Bird watchers are a unique breed. They are willing to brave cold, rainy weather standing for hours with binoculars in hand searching for a bird they have haven’t seen before. They are patient even when they don’t see the species they drove so far to encounter.
On a recent winter day a group of 30 avian enthusiasts bundled up against the chill of California’s Central Valley sipped hot chocolate and wondered where their quarry was. But minutes later their patience was rewarded by the sound of loud trilling from a flock of graceful birds landing in a nearby flooded field.
The Sandhill cranes had arrived and it was all worth it.

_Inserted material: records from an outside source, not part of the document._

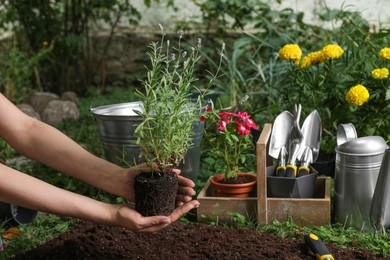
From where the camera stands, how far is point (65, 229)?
9.76 ft

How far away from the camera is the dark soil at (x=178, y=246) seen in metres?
2.49

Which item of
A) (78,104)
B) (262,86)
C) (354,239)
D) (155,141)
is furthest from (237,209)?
(78,104)

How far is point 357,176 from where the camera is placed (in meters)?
2.81

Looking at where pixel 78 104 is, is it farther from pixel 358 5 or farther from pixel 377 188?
pixel 377 188

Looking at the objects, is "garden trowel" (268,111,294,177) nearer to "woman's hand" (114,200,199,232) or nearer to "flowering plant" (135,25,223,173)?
"flowering plant" (135,25,223,173)

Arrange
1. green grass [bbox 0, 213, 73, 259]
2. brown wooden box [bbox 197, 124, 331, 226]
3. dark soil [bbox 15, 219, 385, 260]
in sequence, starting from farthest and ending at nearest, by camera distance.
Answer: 1. brown wooden box [bbox 197, 124, 331, 226]
2. green grass [bbox 0, 213, 73, 259]
3. dark soil [bbox 15, 219, 385, 260]

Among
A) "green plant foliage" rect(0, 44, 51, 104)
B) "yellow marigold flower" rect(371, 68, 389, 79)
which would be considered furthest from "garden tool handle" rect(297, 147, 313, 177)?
"green plant foliage" rect(0, 44, 51, 104)

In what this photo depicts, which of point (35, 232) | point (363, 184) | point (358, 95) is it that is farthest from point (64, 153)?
point (358, 95)

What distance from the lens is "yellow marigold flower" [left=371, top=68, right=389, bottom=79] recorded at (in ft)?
10.4

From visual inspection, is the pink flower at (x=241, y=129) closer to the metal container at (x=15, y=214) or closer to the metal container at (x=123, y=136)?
the metal container at (x=123, y=136)

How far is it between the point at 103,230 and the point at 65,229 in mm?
295

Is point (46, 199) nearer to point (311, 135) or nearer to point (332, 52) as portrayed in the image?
point (311, 135)

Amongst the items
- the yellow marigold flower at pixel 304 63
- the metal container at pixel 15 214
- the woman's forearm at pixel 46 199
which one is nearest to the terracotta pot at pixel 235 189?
the yellow marigold flower at pixel 304 63

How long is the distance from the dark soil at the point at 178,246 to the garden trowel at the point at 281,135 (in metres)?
0.47
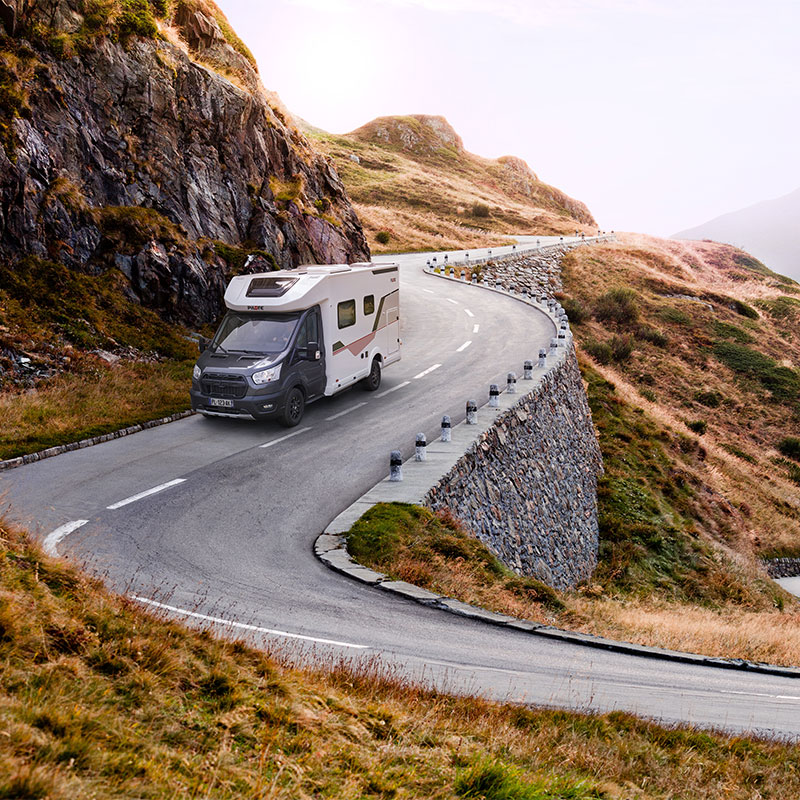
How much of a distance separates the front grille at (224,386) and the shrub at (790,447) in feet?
101

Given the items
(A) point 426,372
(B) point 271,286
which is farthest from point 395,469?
(A) point 426,372

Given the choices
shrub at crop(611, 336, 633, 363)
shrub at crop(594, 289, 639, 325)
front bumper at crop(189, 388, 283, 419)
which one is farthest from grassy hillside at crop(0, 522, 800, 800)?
shrub at crop(594, 289, 639, 325)

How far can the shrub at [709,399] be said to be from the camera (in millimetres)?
37812

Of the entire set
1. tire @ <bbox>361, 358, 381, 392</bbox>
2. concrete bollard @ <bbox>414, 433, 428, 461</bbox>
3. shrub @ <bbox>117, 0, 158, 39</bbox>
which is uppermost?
shrub @ <bbox>117, 0, 158, 39</bbox>

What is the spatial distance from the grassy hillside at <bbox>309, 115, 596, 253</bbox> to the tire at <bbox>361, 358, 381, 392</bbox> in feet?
111

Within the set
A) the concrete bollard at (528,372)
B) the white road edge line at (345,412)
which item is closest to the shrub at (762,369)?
the concrete bollard at (528,372)

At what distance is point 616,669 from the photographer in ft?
27.7

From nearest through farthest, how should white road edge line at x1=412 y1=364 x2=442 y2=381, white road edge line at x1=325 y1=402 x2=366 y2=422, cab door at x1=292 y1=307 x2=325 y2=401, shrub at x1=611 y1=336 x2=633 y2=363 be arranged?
cab door at x1=292 y1=307 x2=325 y2=401
white road edge line at x1=325 y1=402 x2=366 y2=422
white road edge line at x1=412 y1=364 x2=442 y2=381
shrub at x1=611 y1=336 x2=633 y2=363

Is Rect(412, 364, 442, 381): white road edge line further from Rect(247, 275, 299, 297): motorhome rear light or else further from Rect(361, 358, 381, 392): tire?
Rect(247, 275, 299, 297): motorhome rear light

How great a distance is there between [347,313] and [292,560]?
355 inches

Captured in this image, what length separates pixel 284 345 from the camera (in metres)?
15.5

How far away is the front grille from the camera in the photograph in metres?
14.9

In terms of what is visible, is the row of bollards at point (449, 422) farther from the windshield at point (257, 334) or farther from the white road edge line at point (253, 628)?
the white road edge line at point (253, 628)

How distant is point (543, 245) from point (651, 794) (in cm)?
5700
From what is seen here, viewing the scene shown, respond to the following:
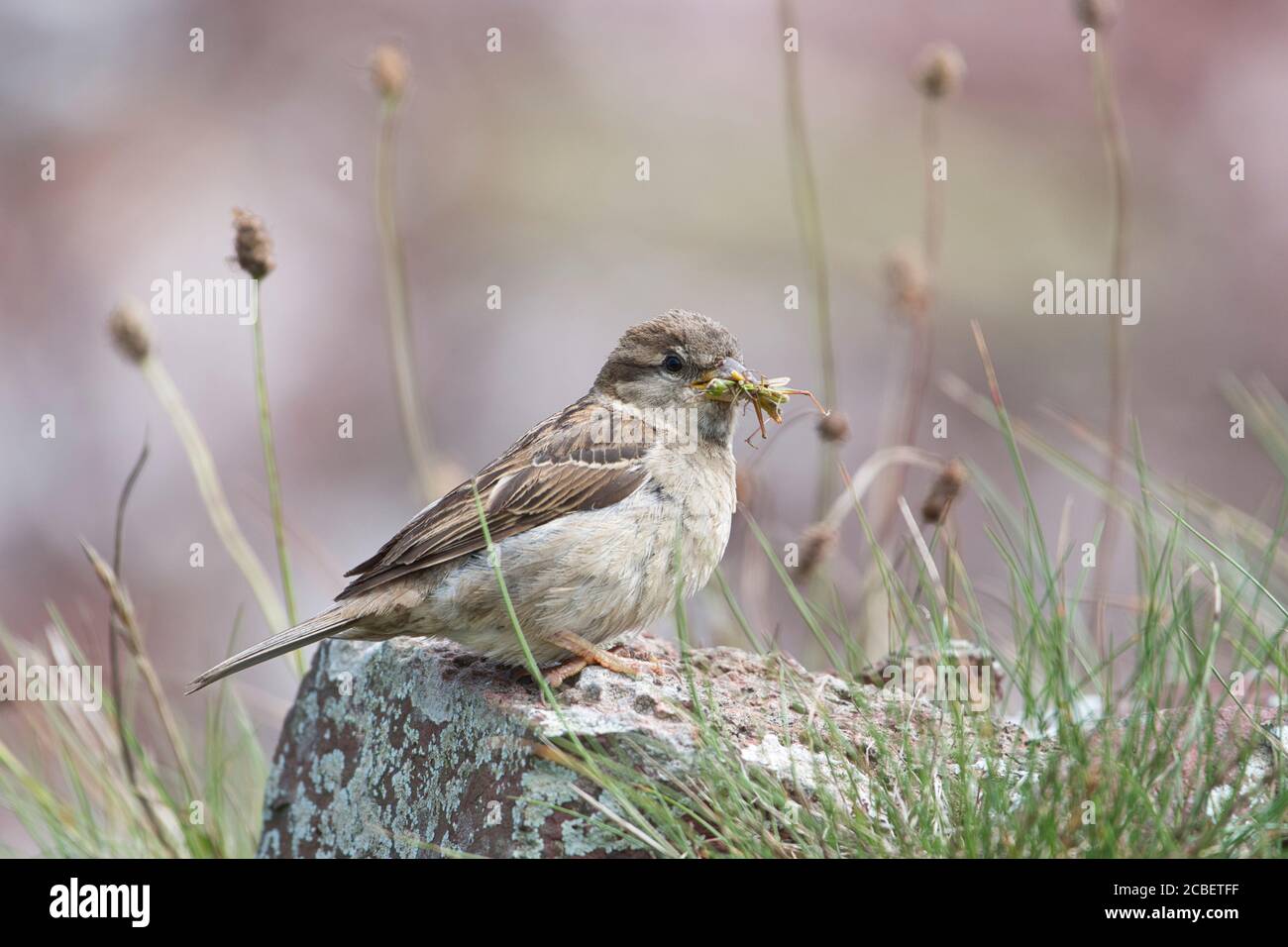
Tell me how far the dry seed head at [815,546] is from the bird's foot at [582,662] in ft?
2.37

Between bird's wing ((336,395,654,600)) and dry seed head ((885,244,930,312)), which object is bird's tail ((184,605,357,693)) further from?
dry seed head ((885,244,930,312))

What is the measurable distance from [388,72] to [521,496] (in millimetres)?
2123

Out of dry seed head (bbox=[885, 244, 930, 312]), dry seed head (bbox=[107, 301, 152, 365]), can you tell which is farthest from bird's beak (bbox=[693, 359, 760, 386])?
dry seed head (bbox=[107, 301, 152, 365])

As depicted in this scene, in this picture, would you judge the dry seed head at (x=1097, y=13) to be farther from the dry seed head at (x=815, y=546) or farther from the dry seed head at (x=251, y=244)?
→ the dry seed head at (x=251, y=244)

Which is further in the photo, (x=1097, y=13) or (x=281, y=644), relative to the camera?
(x=1097, y=13)

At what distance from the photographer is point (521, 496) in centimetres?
450

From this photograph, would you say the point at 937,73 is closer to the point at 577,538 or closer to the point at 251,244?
the point at 577,538

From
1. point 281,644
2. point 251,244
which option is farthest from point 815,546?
point 251,244

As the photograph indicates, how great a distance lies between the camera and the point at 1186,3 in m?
11.4

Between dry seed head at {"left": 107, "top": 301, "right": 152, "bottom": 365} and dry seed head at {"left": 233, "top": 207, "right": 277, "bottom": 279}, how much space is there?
0.67 metres

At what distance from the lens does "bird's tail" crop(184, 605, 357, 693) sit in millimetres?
4129

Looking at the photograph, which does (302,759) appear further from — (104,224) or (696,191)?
→ (696,191)

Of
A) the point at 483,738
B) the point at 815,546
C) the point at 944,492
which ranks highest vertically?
the point at 944,492
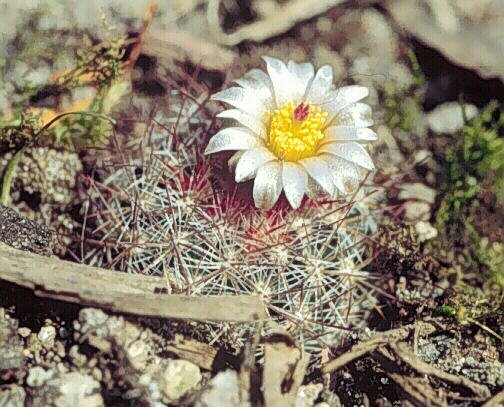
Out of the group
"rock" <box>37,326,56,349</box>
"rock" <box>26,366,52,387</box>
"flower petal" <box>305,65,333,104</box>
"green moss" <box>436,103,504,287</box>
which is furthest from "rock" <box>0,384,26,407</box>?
"green moss" <box>436,103,504,287</box>

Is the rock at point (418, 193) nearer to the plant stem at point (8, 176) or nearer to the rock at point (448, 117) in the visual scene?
the rock at point (448, 117)

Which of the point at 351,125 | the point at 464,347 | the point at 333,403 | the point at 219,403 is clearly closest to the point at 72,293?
the point at 219,403

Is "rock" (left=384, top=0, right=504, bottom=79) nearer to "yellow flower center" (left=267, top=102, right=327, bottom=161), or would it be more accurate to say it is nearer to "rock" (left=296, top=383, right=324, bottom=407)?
"yellow flower center" (left=267, top=102, right=327, bottom=161)

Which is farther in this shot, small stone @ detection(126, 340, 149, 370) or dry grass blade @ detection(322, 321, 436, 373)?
dry grass blade @ detection(322, 321, 436, 373)

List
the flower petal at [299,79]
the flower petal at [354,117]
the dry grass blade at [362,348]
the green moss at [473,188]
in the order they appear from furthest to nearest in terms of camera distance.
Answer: the green moss at [473,188] < the flower petal at [299,79] < the flower petal at [354,117] < the dry grass blade at [362,348]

The California Department of Fish and Wildlife offers free tours of Sandhill Crane habitat from September through February when the birds are wintering at the Woodbridge Ecological Reserve near Lodi. Volunteer docents lead the excursions which begin in late afternoon when the birds return from foraging and end at sundown.
After hearing a brief talk at an interpretative site, guests caravan by car along a dirt road to a building used as a blind. A former duck club, the structure is surrounded by a fence with viewing ports so that bird watchers can see without disturbing the cranes. The cold conditions are offset by the knowledgeable docents who describe what guests are seeing and have free coffee, hot chocolate and tea available to ward off the chill.
Sandhills are a very old species with a fossil record that dates back 2.5 million years. They predate most living bird species which evolved during the Pleistocene era around 1.8 million years ago. Cranes live in family units and feed no more than two miles from their roost sites. They feed on corn or rice stubble and roost standing in shallow water which acts like an early warning system against predators. The state prepares their winter habitat each year by flooding fields with water from the Mokelumne River
Their long wings give the birds a graceful appearance as they fly in formation and glide into the water. They announce their presence with a deep, almost musical trilling sound used to communicate with family members and delight human onlookers like Kathy Low, a Lodi elementary school teacher and docent for 13 years.
“It’s really magical once you hear the cranes and their call,” she said. “It’s something that kind of sticks with you and is very distinct. You actually hear the cranes before you see them. You look up and gosh there they are.’’
Rich Chambers came to Lodi from Lake Tahoe to see the birds. He is an experienced “birder’’ who was planning to take part in the National Audubon Society’s Christmas bird count this year. He became involved in bird watching when flocks of grosbeaks came into the yard of his former home in North Carolina. “We had a couple of hundred in our yard for the winter and that just kind of got me started,” he said. “It’s fun to go out and see what you can see on a hike.”
Protecting the cranes is part of the department of fish and wildlife‘s work in the 340 acre Woodbridge reserve which also contains other birds including black neck stilts, ducks and snow geese said Interpretative Service Manager David Moore. Visiting the reserve gives the public some idea of what the central valley was like hundreds of years ago, he said.
Tours book up fast and visitors can get tickets two months in advance. If you cannot get tickets online at the department’s website, you can take a chance on any possible cancellations, Moore said. Visitors can also stay at the gathering site for a self-guided tour and view the birds as they fly over. Your chance of getting a good look also depends on the birds themselves who keep to their own time schedule.
When you go, wear layers of warm clothing and rain gear depending upon the weather forecast. Because the birds land a good distance from the blind, a strong set of binoculars or a spotting scope is a necessity. But then most bird watchers already know that.